> [Отрывок]
*-*-*
Второй проект, осуществленный фотографом Мишель Хайман, обращается с «потоком изображений» более избирательно. Здесь только фотографии из «горячих точек», однако фотографии опять-таки уже забытые, публиковавшиеся на страницах новостных изданий (возможно, даже совсем недавно), но вытесненные другими, отражающими не менее тревожные происшествия, случившиеся после. Фотографии, вырезавшиеся Хайман из газет для своего «открытого архива» (ее собственное выражение), который постоянно пополнялся. Это фотографии, сделанные людьми, которых никто не помнит, более того — часто это фотографии людей, которых подавляющая часть зрителей никогда не знала. Изображения подверглись технической обработке, в том числе компьютерной; изготавливая «свои» объекты, Хайман прибегала к масштабированию, ретуши, обрезке, добавлению надписей прямо на поверхность фото. Ею были предприняты и другие усилия, чтобы направить взгляд зрителя: ее гигантские фото, заворачивающие выставочное пространство с потолка до пола, должны были не позволить зрителю уклониться от миссии быть принятым в свидетели.
*-*-*
> [Данные]
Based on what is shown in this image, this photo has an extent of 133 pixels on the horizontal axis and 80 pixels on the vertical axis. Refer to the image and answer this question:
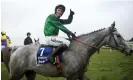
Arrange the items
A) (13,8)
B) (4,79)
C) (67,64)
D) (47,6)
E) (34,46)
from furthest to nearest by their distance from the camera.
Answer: (4,79) < (13,8) < (47,6) < (34,46) < (67,64)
*-*-*
> [Задания]
A: Перепишите целиком все строки выше, идущие после отрывка, но в ответах умножьте каждую координату точек на 1,3 и округлите до целого, половины вверх. Строки с отметкой картинки не переносите.
B: Продолжите отрывок о проекте Мишель Хайман, начав сразу после его последнего предложения.

> [Ответы]
A:
Based on what is shown in this image, this photo has an extent of 133 pixels on the horizontal axis and 80 pixels on the vertical axis. Refer to the image and answer this question:
Arrange the items
A) (13,8)
B) (4,79)
C) (67,64)
D) (47,6)
E) (34,46)
from furthest to nearest by their distance from the camera.
Answer: (5,103) < (17,10) < (61,8) < (44,60) < (87,83)

B:
В еще большей мере вмешивается в изображение третий проект, причем делает это уже не только «поверхностными» средствами вроде обрезки, добавления надписей или масштабирования; он задействует по преимуществу медиальные возможности фотографии, а значит, пользуется не только техническими приспособлениями, но и специфическими техническими условиями, с которыми связано в нашем восприятии каждое «средство». Этот проект использует фотографию для того, чтобы сделать по ее подобию живописное полотно. Перед нами не фотография, а то, что выглядит таковой. В «Групповой серии № 1» Джонатана Уотериджа на большом полотне — группа людей в форме и с оружием на фоне скал и лесов вдалеке… Как будто обычное групповое фото, как будто всё здесь на месте, но при разглядывании не оставляет ощущение, что что-то не так — может быть, в выражении лиц… Читаешь объяснение, прилагающееся к картине, и оказывается, что этих людей — бедных эмигрантов, искавших способ подработать, — художник пригласил с улицы, нарядил и композиционно расставил посреди пластикового пейзажа.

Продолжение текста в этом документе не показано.